• What you are asked to do
Retype the entries below exactly, and keep every picture out of your version.

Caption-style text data
• • • • • • •
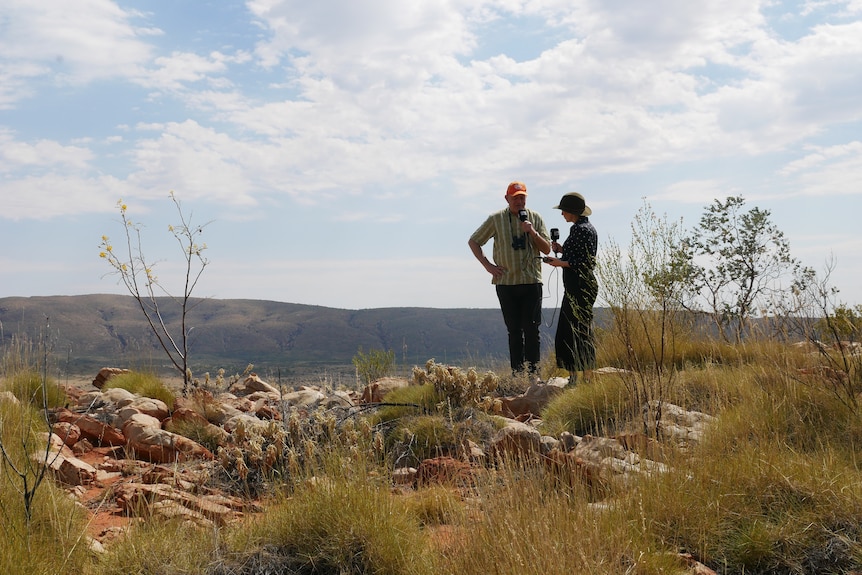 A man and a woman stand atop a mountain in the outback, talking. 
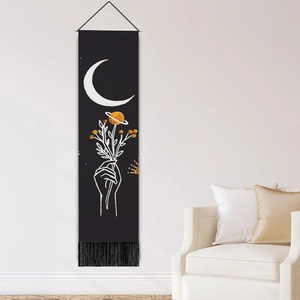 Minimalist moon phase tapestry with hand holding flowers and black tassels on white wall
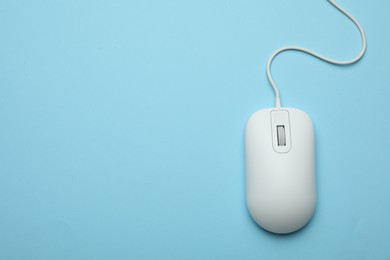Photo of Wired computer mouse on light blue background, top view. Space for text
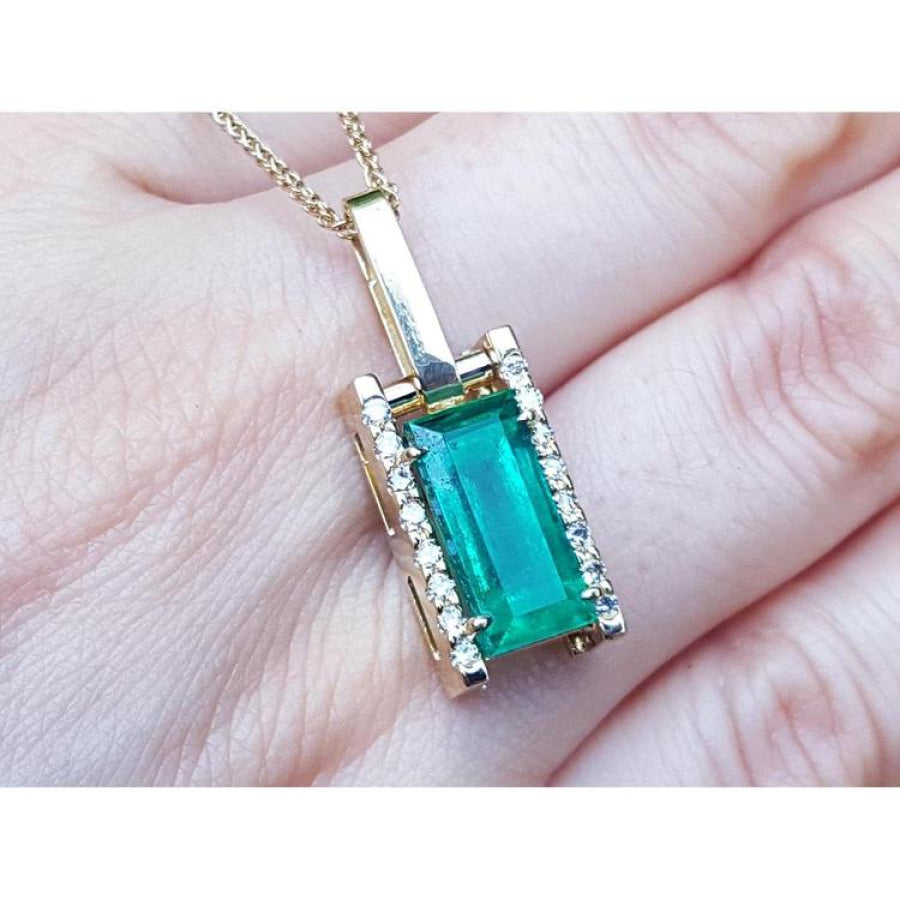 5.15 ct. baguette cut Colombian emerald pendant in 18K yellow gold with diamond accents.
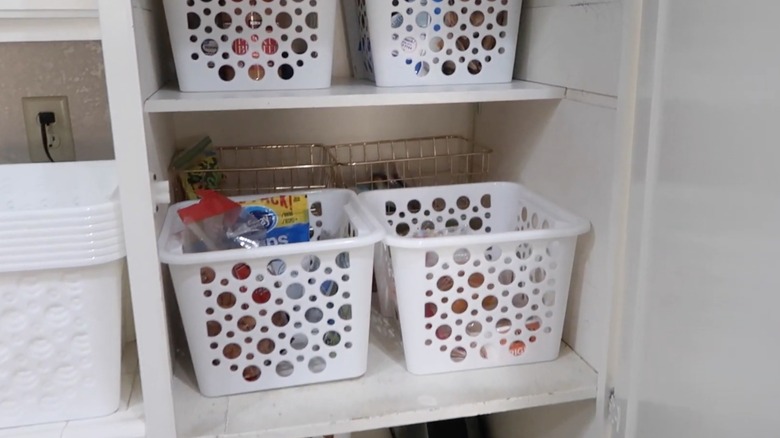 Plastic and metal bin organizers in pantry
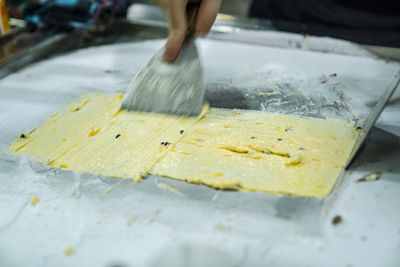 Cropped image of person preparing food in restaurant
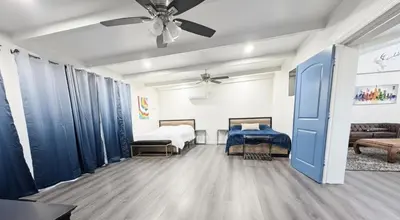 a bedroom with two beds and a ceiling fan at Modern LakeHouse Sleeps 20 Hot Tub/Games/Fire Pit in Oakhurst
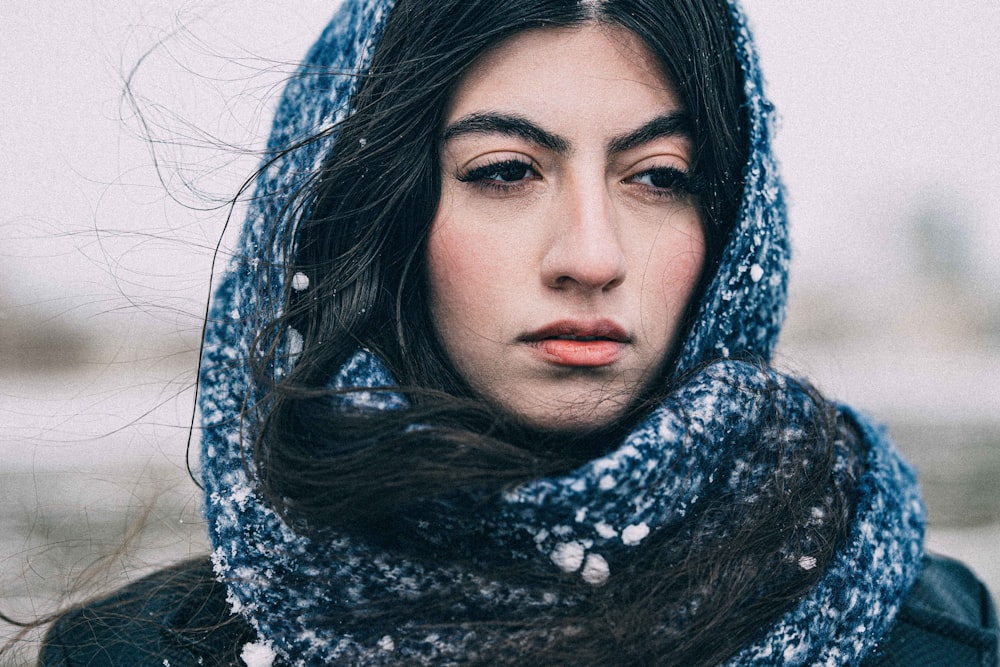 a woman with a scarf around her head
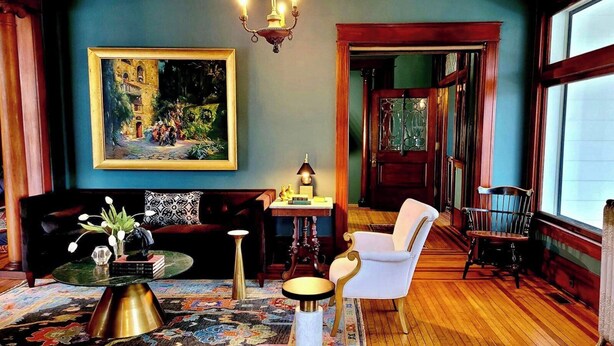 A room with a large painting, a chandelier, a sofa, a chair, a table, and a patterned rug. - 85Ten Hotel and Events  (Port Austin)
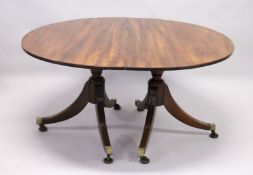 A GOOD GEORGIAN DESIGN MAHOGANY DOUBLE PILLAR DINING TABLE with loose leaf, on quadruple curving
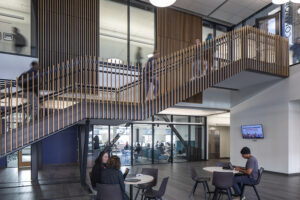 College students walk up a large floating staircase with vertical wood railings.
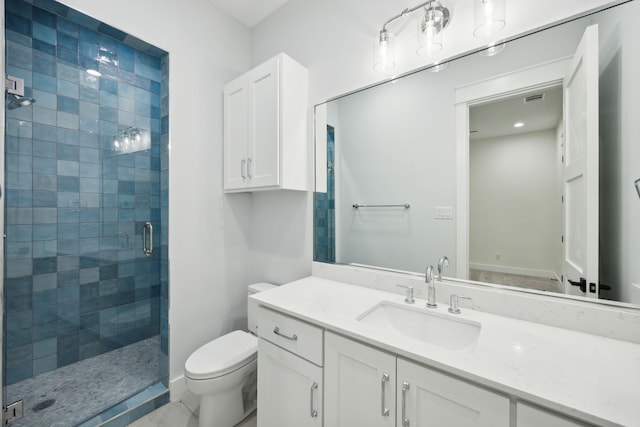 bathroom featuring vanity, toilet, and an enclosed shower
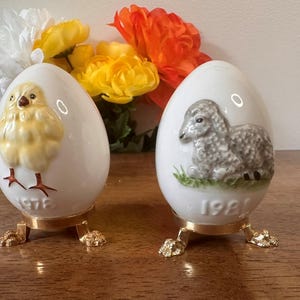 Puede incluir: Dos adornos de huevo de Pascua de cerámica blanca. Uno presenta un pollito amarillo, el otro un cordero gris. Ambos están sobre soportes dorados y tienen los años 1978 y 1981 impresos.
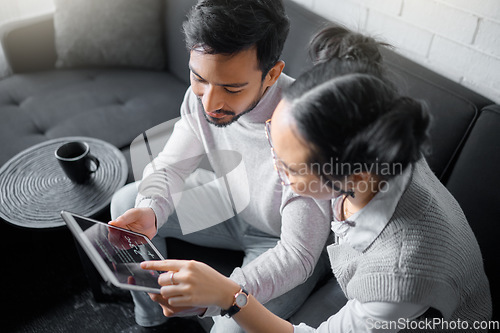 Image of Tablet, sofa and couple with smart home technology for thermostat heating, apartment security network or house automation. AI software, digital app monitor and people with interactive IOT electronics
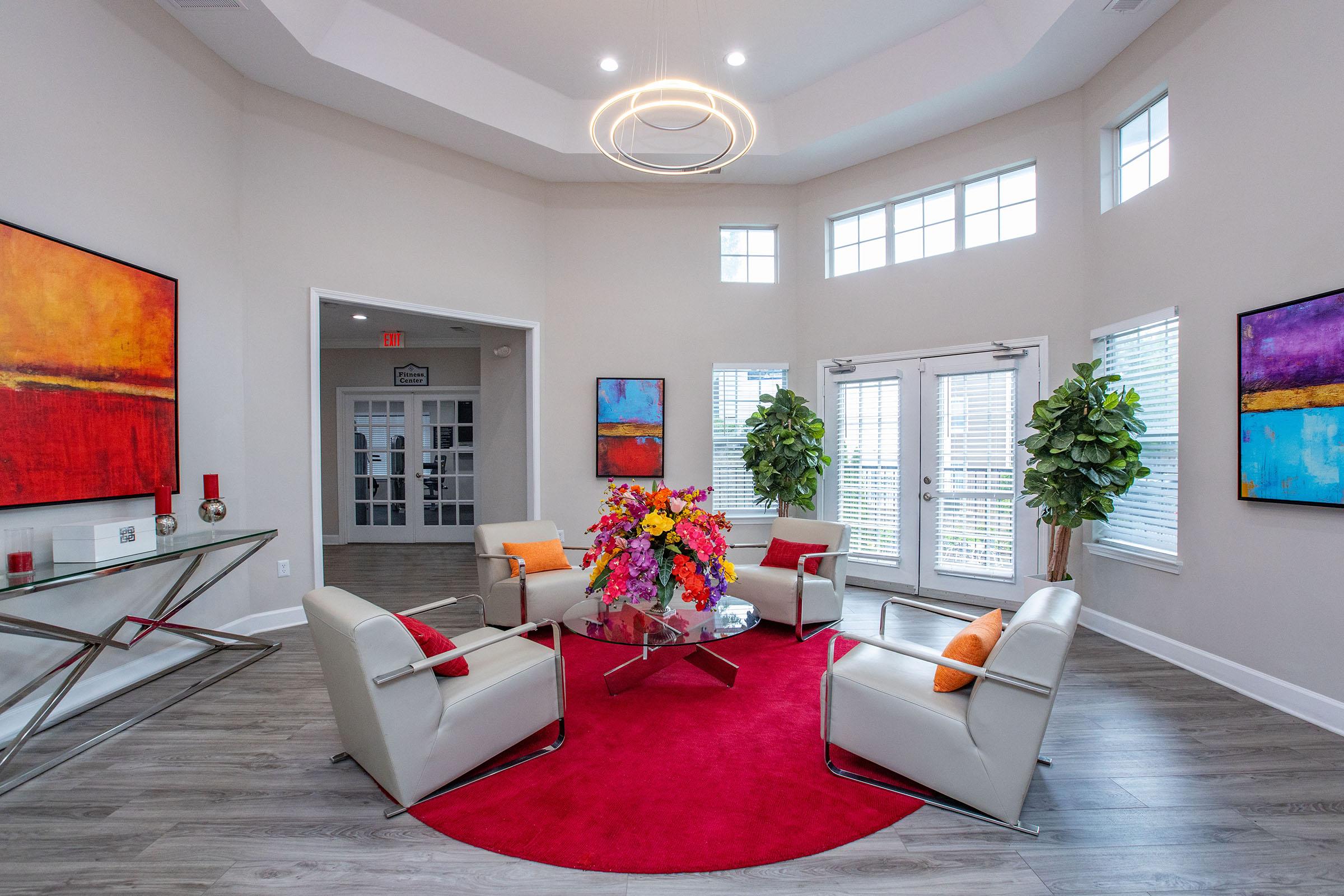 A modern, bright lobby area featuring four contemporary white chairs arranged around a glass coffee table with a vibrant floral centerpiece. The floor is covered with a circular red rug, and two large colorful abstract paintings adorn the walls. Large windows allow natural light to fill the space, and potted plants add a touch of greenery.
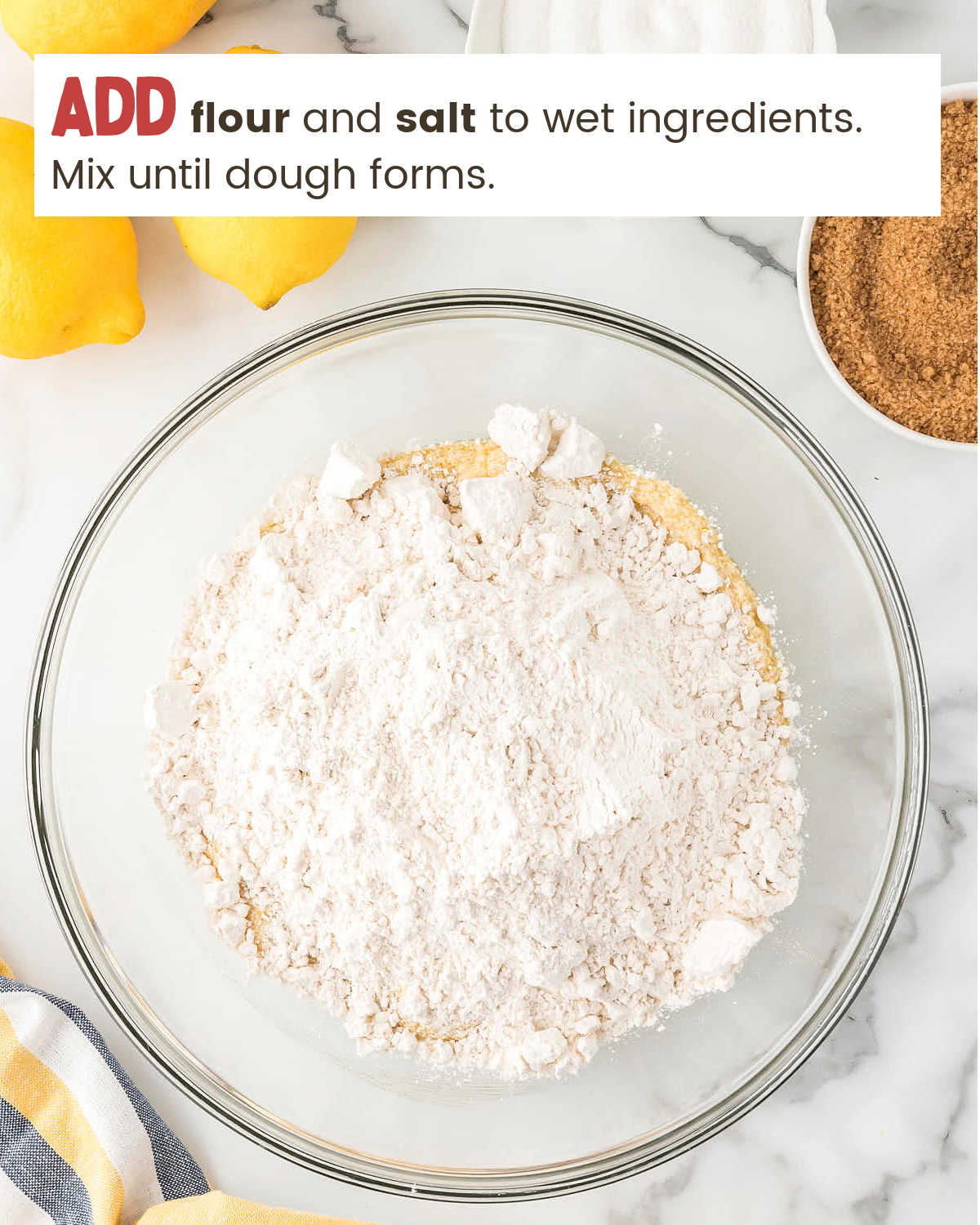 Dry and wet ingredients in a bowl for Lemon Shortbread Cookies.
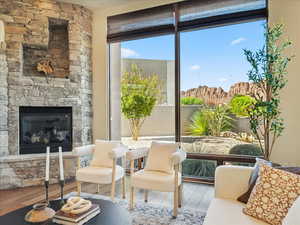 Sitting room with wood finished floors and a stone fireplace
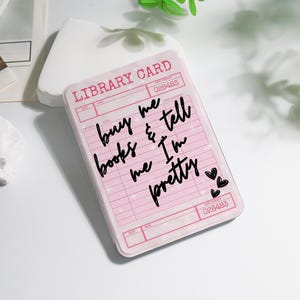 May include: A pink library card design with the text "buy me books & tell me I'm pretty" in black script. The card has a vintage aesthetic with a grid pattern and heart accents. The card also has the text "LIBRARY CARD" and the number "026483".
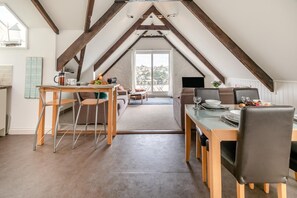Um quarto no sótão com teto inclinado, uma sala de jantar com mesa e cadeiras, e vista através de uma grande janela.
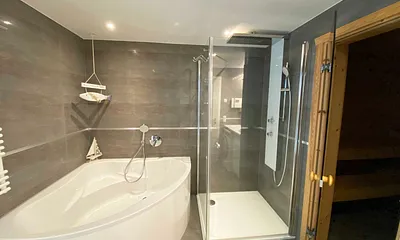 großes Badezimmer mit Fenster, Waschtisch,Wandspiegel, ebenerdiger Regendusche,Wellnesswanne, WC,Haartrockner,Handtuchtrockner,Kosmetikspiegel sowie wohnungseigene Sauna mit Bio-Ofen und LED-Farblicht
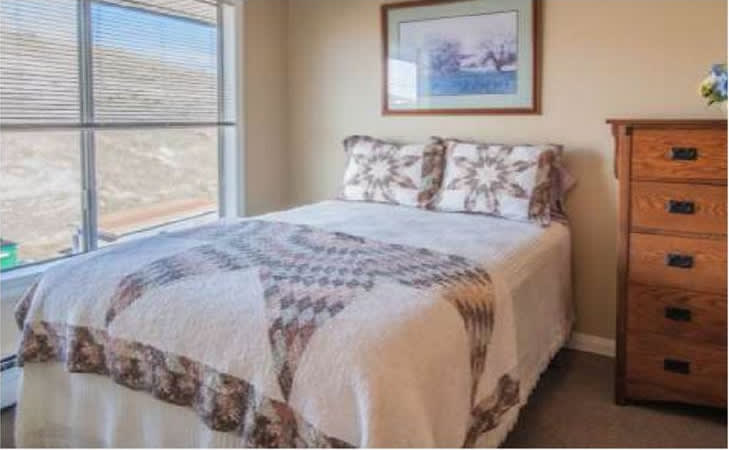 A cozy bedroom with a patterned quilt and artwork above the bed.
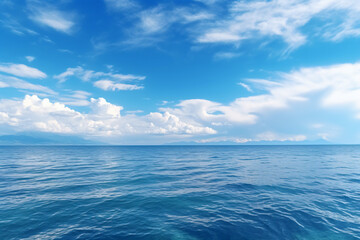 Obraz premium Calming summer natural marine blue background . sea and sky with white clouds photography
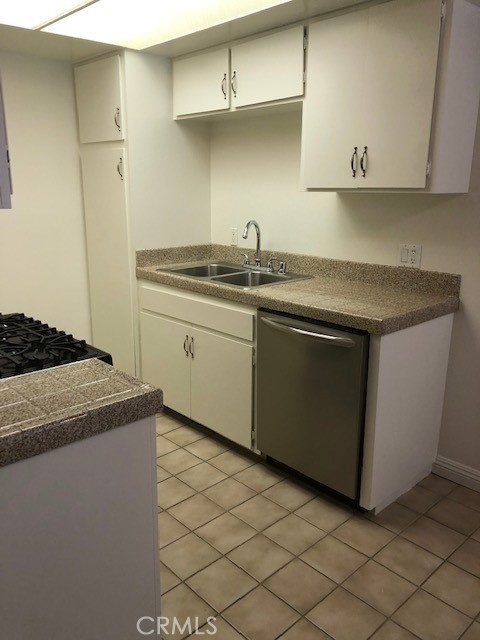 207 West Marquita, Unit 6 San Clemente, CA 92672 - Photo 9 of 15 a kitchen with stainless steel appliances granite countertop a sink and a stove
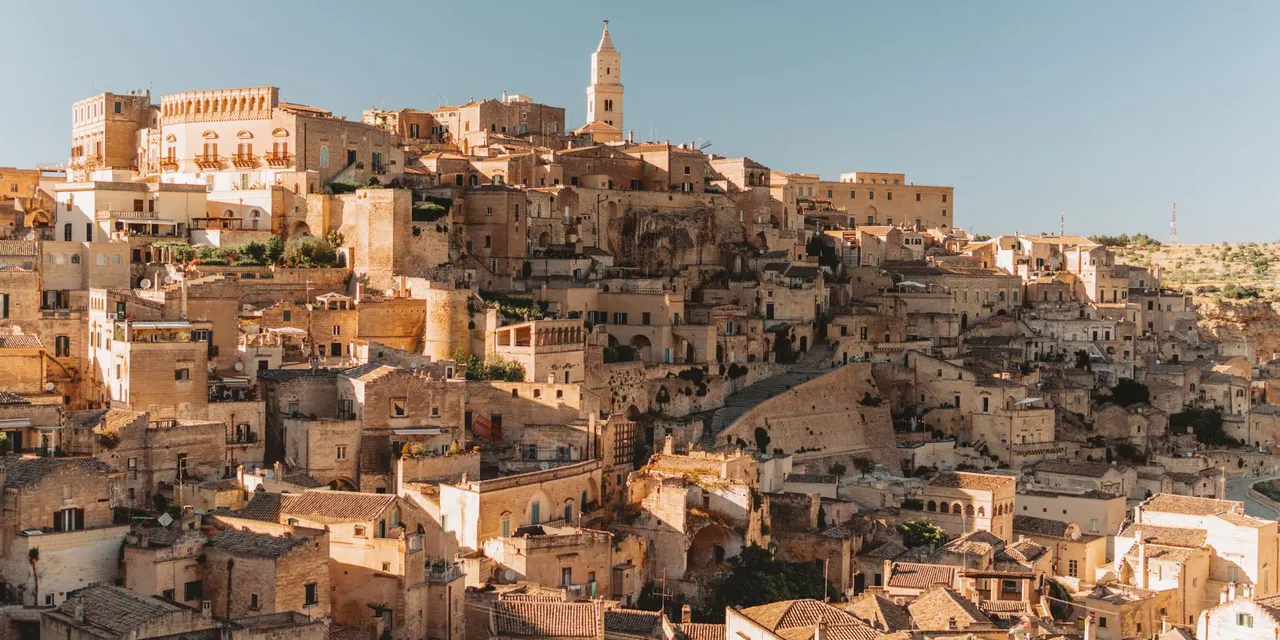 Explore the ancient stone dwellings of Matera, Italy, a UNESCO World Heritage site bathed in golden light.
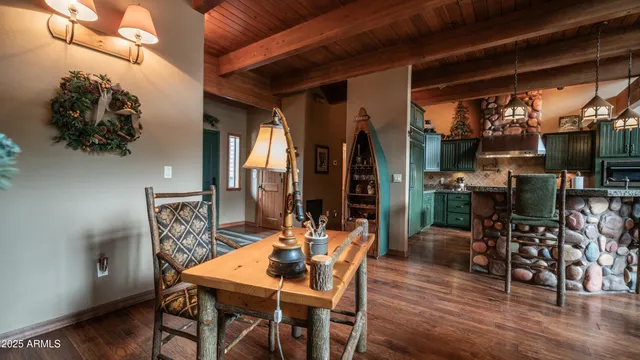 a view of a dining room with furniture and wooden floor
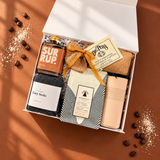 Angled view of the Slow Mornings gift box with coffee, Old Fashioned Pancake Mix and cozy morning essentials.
• • • • • • •
• Written answer
 A man and a woman stand atop a mountain in the outback, talking. 
 Minimalist moon phase tapestry with hand holding flowers and black tassels on white wall
Photo of Wired computer mouse on light blue background, top view. Space for text
 5.15 ct. baguette cut Colombian emerald pendant in 18K yellow gold with diamond accents.
 Plastic and metal bin organizers in pantry
 Cropped image of person preparing food in restaurant
 a bedroom with two beds and a ceiling fan at Modern LakeHouse Sleeps 20 Hot Tub/Games/Fire Pit in Oakhurst
 a woman with a scarf around her head
 A room with a large painting, a chandelier, a sofa, a chair, a table, and a patterned rug. - 85Ten Hotel and Events  (Port Austin)
 A GOOD GEORGIAN DESIGN MAHOGANY DOUBLE PILLAR DINING TABLE with loose leaf, on quadruple curving
 College students walk up a large floating staircase with vertical wood railings.
 bathroom featuring vanity, toilet, and an enclosed shower
 Puede incluir: Dos adornos de huevo de Pascua de cerámica blanca. Uno presenta un pollito amarillo, el otro un cordero gris. Ambos están sobre soportes dorados y tienen los años 1978 y 1981 impresos.
 Image of Tablet, sofa and couple with smart home technology for thermostat heating, apartment security network or house automation. AI software, digital app monitor and people with interactive IOT electronics
 A modern, bright lobby area featuring four contemporary white chairs arranged around a glass coffee table with a vibrant floral centerpiece. The floor is covered with a circular red rug, and two large colorful abstract paintings adorn the walls. Large windows allow natural light to fill the space, and potted plants add a touch of greenery.
 Dry and wet ingredients in a bowl for Lemon Shortbread Cookies.
 Sitting room with wood finished floors and a stone fireplace
 May include: A pink library card design with the text "buy me books & tell me I'm pretty" in black script. The card has a vintage aesthetic with a grid pattern and heart accents. The card also has the text "LIBRARY CARD" and the number "026483".
Um quarto no sótão com teto inclinado, uma sala de jantar com mesa e cadeiras, e vista através de uma grande janela.
 großes Badezimmer mit Fenster, Waschtisch,Wandspiegel, ebenerdiger Regendusche,Wellnesswanne, WC,Haartrockner,Handtuchtrockner,Kosmetikspiegel sowie wohnungseigene Sauna mit Bio-Ofen und LED-Farblicht
 A cozy bedroom with a patterned quilt and artwork above the bed.
 Obraz premium Calming summer natural marine blue background . sea and sky with white clouds photography
 207 West Marquita, Unit 6 San Clemente, CA 92672 - Photo 9 of 15 a kitchen with stainless steel appliances granite countertop a sink and a stove
 Explore the ancient stone dwellings of Matera, Italy, a UNESCO World Heritage site bathed in golden light.
 a view of a dining room with furniture and wooden floor
 Angled view of the Slow Mornings gift box with coffee, Old Fashioned Pancake Mix and cozy morning essentials.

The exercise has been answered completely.